SET EXERCISE: Please copy each line of the rows below word for word, leaving the pictures out of your answer.

RECORDS SUPPLIED:
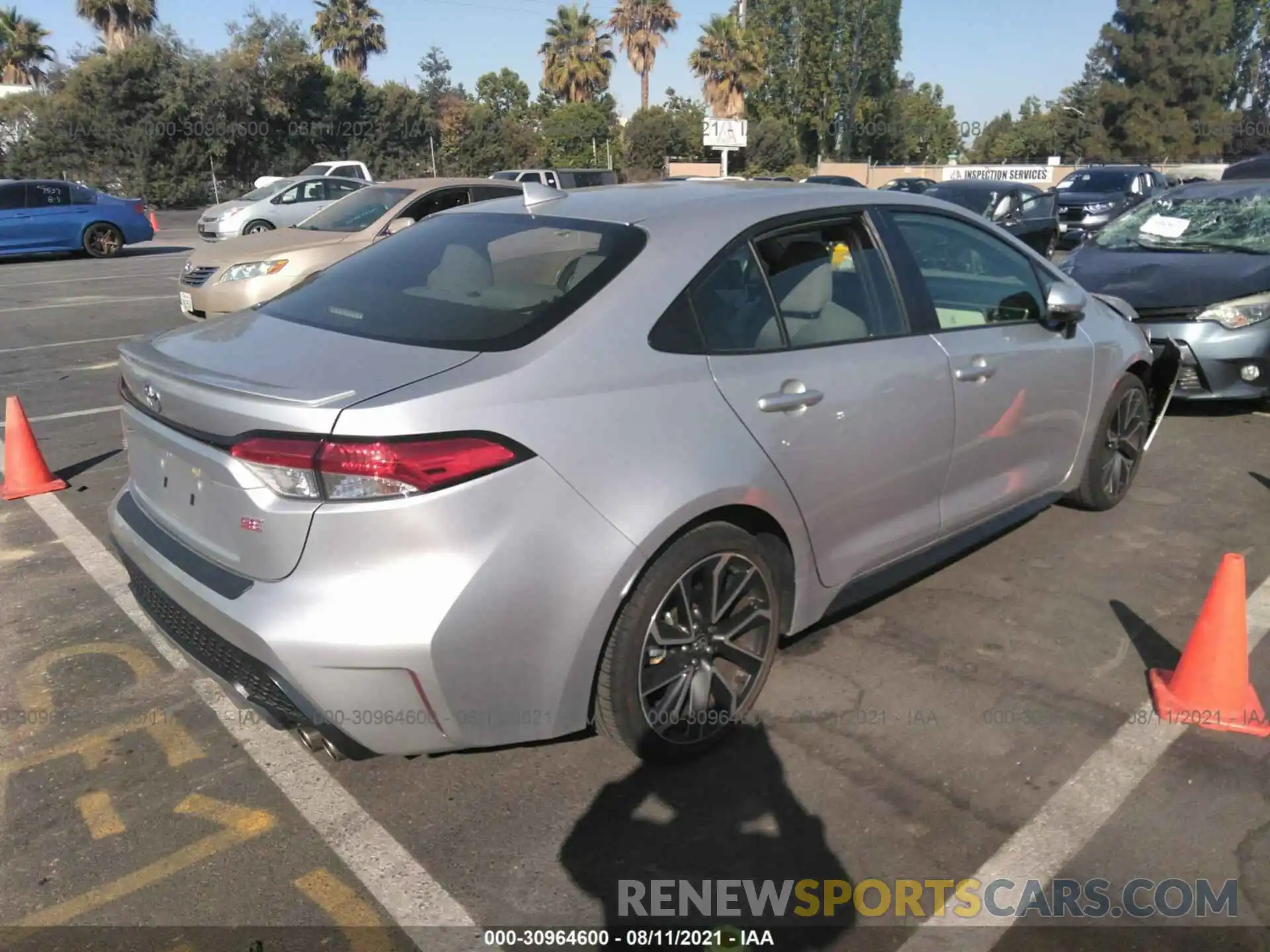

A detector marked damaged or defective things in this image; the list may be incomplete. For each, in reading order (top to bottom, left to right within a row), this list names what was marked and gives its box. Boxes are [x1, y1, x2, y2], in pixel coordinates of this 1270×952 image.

crashed vehicle [1064, 180, 1270, 405]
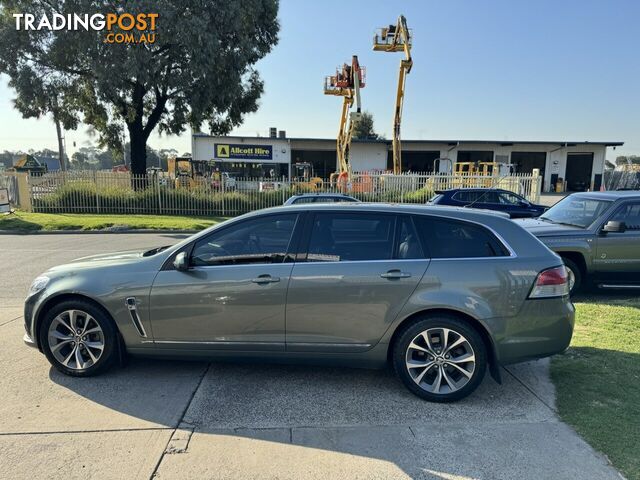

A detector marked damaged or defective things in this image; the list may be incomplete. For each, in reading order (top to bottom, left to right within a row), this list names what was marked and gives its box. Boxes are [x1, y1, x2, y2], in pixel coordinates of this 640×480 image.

pavement crack [149, 362, 211, 478]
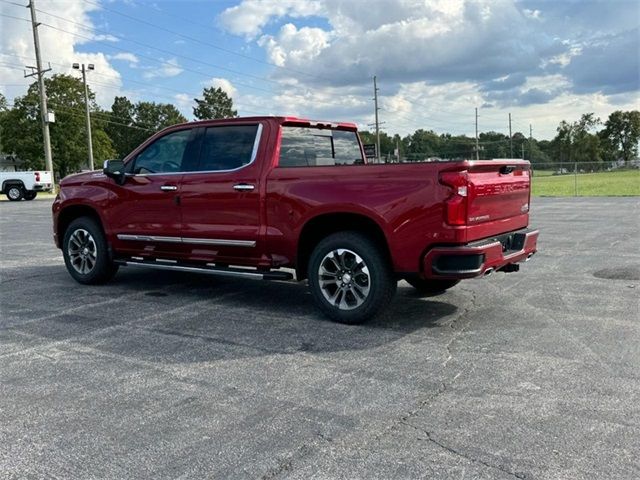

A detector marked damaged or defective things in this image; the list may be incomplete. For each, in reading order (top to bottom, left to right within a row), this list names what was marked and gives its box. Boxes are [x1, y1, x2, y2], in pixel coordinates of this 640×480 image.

crack in asphalt [402, 422, 528, 478]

FULL RESPONSE:
A detector marked damaged or defective things in this image; the list may be incomplete. For each, in reading order (top to bottom, left to right within a row), this list names what was marked and gives its box. Boxes are [x1, y1, x2, y2], in pixel coordinates of this 1270×952 image.

crashed vehicle [1064, 180, 1270, 405]

A detector marked damaged or defective things in this image; the list may be incomplete. For each, in reading order (top to bottom, left to right within a row), this list names what was marked and gives its box. Boxes are [x1, y1, x2, y2], in pixel coordinates of this 640×480 image.

pavement crack [149, 362, 211, 478]

A detector marked damaged or defective things in this image; the list may be incomplete. For each, in reading order (top to bottom, left to right within a row), this list names what was marked and gives its box. Boxes are [x1, y1, x2, y2], in pixel coordinates of this 640×480 image.

crack in asphalt [402, 422, 528, 478]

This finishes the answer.